Evidence Against Mirtazapine for Dementia
Agitation and Behavioral Symptoms
- The 2021 SYMBAD trial found no reduction in agitation scores (Cohen-Mansfield Agitation Inventory) at 12 weeks with mirtazapine 45 mg compared to placebo (adjusted mean difference -1.74,95% CI -7.17 to 3.69; p=0.53) 1.
- Seven deaths occurred in the mirtazapine group versus only one in placebo by week 16, with post-hoc analysis suggesting marginal statistical significance (p=0.065) 1, 2.
- The 2023 HTA-SYMBAD trial confirmed these findings, showing mirtazapine is neither clinically nor cost-effective for agitation in dementia 2.
Depression in Dementia
- The 2011 HTA-SADD trial demonstrated no benefit of mirtazapine over placebo for depression in Alzheimer's disease at 13 weeks (mean difference 0.01,95% CI -1.37 to 1.38; p=0.99) 3.
- Adverse reactions were significantly more common with mirtazapine (41%) than placebo (26%), with p=0.031 3.
- These negative findings persisted through 39-week follow-up 4, 3.
Guideline Recommendations
Weight Loss Context Only
- Current guidelines explicitly state that appetite stimulants, including mirtazapine, should NOT be used in persons with dementia 5.
- The only potential exception: mirtazapine may be considered when a dementia patient has both weight loss AND depression requiring antidepressant treatment 5.
- However, given the lack of efficacy for depression shown in the HTA-SADD trial, even this limited indication is questionable 3.
Evidence Quality
- Only one small retrospective study (n=22) showed weight gain with mirtazapine in dementia, but this was uncontrolled and open-label 5.

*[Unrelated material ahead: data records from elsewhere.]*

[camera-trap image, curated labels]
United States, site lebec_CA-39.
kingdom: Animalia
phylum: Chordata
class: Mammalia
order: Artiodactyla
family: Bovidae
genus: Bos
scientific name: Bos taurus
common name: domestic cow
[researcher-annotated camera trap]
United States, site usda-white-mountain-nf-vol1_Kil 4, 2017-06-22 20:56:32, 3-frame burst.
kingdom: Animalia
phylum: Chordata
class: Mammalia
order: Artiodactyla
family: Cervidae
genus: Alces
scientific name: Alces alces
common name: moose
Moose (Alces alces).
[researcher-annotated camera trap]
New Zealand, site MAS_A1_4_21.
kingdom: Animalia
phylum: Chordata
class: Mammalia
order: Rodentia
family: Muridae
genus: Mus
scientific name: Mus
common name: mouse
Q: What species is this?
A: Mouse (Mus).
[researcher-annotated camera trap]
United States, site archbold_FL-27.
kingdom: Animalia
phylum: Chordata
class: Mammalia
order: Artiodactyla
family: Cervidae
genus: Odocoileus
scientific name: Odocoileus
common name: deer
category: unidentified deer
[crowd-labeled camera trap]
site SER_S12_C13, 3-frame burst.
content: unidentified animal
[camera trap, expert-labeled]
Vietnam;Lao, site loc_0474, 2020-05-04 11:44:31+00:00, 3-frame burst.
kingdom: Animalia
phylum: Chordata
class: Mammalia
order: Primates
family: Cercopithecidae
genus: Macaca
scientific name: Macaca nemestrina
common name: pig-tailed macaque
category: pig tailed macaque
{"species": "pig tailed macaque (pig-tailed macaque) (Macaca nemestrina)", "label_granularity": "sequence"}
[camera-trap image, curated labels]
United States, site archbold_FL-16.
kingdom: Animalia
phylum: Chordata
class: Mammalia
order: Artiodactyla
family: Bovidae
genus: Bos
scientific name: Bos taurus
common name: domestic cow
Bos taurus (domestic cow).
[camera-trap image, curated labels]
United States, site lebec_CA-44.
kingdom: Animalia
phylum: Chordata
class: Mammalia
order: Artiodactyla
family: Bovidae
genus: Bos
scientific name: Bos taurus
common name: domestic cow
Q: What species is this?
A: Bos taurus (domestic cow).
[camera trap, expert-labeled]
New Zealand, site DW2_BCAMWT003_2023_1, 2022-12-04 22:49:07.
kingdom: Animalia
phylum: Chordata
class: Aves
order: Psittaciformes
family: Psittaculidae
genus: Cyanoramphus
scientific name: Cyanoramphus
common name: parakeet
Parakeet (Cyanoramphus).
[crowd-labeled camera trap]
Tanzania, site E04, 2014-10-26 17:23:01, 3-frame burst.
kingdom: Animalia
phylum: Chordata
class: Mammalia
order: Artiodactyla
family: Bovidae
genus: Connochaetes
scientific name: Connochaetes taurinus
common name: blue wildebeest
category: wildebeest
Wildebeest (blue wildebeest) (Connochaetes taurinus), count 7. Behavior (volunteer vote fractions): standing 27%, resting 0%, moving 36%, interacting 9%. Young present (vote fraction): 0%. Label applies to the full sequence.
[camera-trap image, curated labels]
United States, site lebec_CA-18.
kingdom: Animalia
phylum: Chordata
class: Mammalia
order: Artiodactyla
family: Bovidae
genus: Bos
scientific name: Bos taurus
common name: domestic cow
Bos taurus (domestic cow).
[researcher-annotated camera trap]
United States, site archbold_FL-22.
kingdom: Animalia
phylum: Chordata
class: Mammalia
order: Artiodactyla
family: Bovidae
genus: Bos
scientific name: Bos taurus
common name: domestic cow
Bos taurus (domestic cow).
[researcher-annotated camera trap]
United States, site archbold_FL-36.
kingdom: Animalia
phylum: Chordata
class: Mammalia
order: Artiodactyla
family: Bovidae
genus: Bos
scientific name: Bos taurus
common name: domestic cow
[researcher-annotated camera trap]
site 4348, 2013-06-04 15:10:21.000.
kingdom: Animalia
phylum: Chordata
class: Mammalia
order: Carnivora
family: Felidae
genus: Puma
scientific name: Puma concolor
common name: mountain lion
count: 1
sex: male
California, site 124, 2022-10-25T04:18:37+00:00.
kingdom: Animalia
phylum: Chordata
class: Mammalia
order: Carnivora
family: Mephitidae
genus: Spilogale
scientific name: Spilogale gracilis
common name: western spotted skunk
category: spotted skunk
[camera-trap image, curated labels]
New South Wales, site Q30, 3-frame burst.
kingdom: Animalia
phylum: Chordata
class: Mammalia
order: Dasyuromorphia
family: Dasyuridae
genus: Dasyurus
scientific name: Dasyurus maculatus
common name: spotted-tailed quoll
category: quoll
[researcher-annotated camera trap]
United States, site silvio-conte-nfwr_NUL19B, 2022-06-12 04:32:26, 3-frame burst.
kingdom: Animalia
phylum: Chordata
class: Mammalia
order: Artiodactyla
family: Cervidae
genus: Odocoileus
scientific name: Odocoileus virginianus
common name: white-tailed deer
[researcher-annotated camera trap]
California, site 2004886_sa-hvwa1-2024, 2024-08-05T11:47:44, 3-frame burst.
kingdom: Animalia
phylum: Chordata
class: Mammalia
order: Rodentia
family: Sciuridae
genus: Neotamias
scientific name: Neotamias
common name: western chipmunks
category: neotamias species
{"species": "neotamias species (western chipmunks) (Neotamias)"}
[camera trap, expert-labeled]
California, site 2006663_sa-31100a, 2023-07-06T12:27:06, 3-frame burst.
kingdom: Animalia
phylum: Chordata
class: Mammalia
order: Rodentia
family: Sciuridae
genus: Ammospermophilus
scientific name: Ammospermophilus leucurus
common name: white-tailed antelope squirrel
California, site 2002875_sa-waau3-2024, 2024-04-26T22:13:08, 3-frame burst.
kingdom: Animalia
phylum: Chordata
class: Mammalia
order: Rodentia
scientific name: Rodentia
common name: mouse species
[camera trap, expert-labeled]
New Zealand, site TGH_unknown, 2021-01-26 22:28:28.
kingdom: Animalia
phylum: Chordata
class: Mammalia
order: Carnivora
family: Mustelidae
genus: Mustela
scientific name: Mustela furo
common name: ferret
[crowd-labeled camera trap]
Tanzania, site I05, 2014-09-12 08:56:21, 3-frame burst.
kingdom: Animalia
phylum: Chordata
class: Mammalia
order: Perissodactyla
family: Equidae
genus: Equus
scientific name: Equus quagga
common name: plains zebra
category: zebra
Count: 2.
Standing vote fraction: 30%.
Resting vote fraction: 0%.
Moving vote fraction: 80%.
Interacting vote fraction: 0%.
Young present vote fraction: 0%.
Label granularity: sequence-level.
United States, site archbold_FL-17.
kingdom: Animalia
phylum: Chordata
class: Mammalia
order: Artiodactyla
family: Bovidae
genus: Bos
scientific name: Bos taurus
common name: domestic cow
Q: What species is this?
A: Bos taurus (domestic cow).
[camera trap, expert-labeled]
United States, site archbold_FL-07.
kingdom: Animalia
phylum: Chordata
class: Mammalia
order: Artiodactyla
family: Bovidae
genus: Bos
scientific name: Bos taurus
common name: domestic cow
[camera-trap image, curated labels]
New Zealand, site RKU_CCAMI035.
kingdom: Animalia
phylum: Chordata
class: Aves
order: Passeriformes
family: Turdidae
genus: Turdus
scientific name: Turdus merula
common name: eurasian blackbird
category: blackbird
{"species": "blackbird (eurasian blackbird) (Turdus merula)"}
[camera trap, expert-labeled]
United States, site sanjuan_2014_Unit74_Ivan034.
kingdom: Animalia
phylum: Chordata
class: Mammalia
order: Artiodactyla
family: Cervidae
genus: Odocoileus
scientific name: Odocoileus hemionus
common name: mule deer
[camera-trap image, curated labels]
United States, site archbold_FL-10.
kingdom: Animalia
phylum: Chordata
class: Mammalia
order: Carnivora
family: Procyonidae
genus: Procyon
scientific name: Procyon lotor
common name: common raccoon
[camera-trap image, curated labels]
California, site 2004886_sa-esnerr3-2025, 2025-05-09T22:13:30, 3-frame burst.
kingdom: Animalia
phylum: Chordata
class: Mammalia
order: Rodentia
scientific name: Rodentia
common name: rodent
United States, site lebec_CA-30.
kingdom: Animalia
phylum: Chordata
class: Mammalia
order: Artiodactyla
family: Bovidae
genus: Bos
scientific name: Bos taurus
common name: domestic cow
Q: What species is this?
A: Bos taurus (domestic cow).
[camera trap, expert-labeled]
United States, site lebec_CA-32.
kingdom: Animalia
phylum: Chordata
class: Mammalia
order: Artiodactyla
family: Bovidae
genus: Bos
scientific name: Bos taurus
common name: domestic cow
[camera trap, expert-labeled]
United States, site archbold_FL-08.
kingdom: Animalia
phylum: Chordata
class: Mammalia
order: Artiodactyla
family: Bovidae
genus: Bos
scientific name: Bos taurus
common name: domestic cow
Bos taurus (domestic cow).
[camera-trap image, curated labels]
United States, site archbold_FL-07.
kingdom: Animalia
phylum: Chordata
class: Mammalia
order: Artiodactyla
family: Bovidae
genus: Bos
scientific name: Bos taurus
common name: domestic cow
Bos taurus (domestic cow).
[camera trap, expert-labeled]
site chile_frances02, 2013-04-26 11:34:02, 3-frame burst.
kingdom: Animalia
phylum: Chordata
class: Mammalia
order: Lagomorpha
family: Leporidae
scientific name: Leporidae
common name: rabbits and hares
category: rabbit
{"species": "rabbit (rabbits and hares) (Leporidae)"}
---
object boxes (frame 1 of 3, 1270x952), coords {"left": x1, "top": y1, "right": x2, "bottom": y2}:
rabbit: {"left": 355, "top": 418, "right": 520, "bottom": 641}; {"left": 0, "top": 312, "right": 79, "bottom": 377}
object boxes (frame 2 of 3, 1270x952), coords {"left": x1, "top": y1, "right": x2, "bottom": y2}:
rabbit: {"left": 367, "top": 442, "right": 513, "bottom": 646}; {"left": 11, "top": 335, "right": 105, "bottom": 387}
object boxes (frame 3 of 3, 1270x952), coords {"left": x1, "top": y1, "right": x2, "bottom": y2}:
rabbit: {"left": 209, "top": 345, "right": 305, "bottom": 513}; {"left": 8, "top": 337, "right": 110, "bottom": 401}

- No placebo-controlled trials support mirtazapine use for weight loss in dementia 5.
Clinical Implications
The current practice of prescribing mirtazapine for dementia should be reconsidered based on:
- Absence of benefit for agitation, the most common behavioral indication 1, 2
- Absence of benefit for depression in Alzheimer's disease 4, 3
- Increased adverse event rates compared to placebo 3
- Potential mortality signal requiring further investigation 1, 2
Alternative Approaches
For depression in dementia: The evidence suggests antidepressants as first-line treatment should be reconsidered; non-pharmacological interventions should be prioritized 3.
For agitation: Non-drug patient-centered care remains first-line treatment 1, 2.
For approved dementia medications: Cholinesterase inhibitors and memantine should be initiated or continued regardless of frailty status, as they target core cognitive symptoms rather than behavioral manifestations 5.